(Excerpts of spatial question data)
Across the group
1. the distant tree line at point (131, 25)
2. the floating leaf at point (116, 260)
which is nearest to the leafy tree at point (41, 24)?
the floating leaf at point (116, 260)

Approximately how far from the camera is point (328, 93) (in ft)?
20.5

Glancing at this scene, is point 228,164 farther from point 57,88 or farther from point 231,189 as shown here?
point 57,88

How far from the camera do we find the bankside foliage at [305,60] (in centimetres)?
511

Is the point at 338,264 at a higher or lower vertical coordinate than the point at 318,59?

## Set task
Write out the lines again, starting at the line that has "Approximately how far" and ending with the last line. Leave the requests unchanged, and increase every number in the answers, both distances and coordinates, by 76.

## Reply
Approximately how far from the camera is point (328, 93) (in ft)?
96.5

Glancing at this scene, is point 228,164 farther from point 57,88 or farther from point 231,189 as shown here?
point 133,164

How far from the camera do we find the bankside foliage at [305,60] (in centimetres)?
587

Is the point at 338,264 at a higher or lower vertical coordinate than the point at 318,59?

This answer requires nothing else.